*Исходный текст*.
__________
После этого все китайские студенты-коммунисты, в том числе Дэн, по решению Оргбюро ЦК большевистской партии стали кандидатами в члены ВКП(б), что сделало их полностью зависимыми от советских большевиков, руководивших университетским парткомом. Ведь кандидаты не обладали правом решающего голоса и не могли занимать выборные должности, так что конкурировать с полноправными членами партии, тем более с теми, кто возглавлял партком Университета им. Сунь Ятсена, они не могли. Да и парткомовское начальство, придерживавшееся, в отличие от ректора Радека, точно таких же, как «боссы» Московского отделения, взглядов на партстроительство, не позволяло им никакой самодеятельности. Так что по иронии судьбы методы партработы в Университете им. Сунь Ятсена не изменились. Все члены партии и комсомола по-прежнему были обязаны принимать участие в многочасовых партийных собраниях, а также других мероприятиях: групповых дискуссиях и заседаниях «кружков текущей политики», где от них требовалось публично выражать преданность партийному руководству 137. Секретарь же парткома университета Седников неустанно внушал китайским студентам, что ни о какой демократии в партии, ведущей борьбу за победу революции, говорить нельзя; демократия в ней допустима только тогда, когда партия завершит строительство социализма 138.
__________
Сохранённые записи данных:
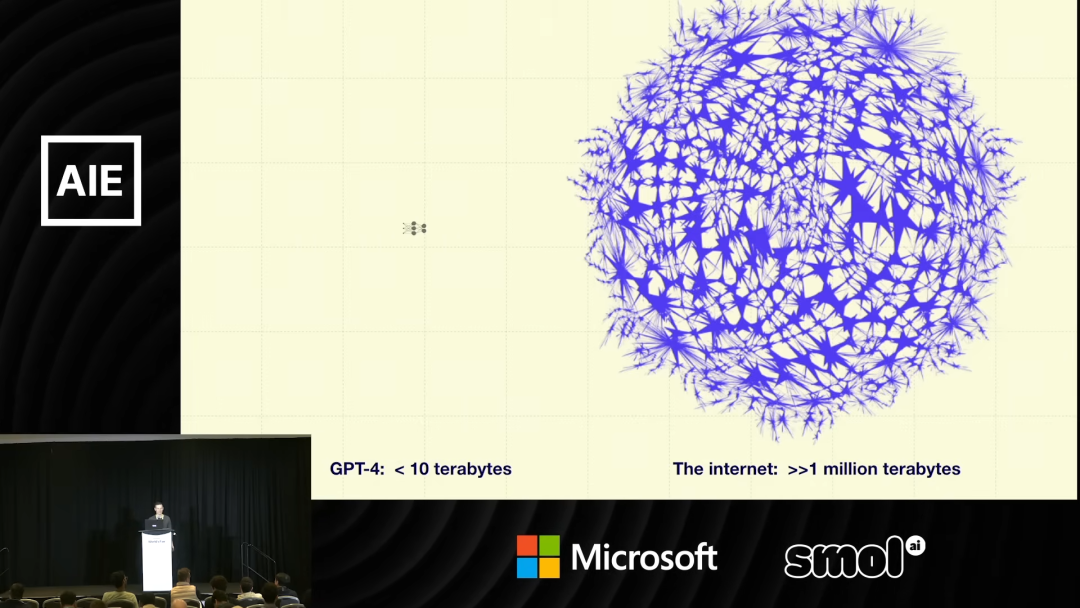 AIE

GPT-4: < 10 terabytes

The internet: >>1 million terabytes

Microsoft

smol ai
__________
*Задание 1*. Перечислите по исходному тексту о китайских студентах-коммунистах в Университете им. Сунь Ятсена все мероприятия, в которых были обязаны участвовать члены партии и комсомола.
*Задание 2*. Продолжите исходный текст о китайских студентах-коммунистах в Университете им. Сунь Ятсена, начиная после его последнего предложения.

*Ответ 1*.
- многочасовые партийные собрания
- групповые дискуссии
- заседания «кружков текущей политики»

*Ответ 2*.
Все это, однако, Дэна не смущало. Несмотря на вспыльчивый характер, он старался не допускать уклонов, принимая ту точку зрения, которую высказывало большинство. А потому пока держался «на плаву», соблюдая железную партийную дисциплину. Ведь он, как мы помним, и хотел стать послушным солдатом партии. Поэтому подчинялся Жэнь Чжосюаню, когда тот был секретарем, но встал к нему в оппозицию, когда тот начал терпеть поражение. 12 августа 1926 года, развивая идеи Седникова, Дэн в одном из своих студенческих сочинений написал: «Центральная власть распространяется сверху вниз. Совершенно необходимо подчиняться приказам начальства… Демократия не всегда неизменное понятие. Расширение или сокращение демократии зависит от изменений в окружающей среде. Например, в дореволюционной России нельзя было расширять демократию. Точно так же нельзя этого делать в современном Китае» 139.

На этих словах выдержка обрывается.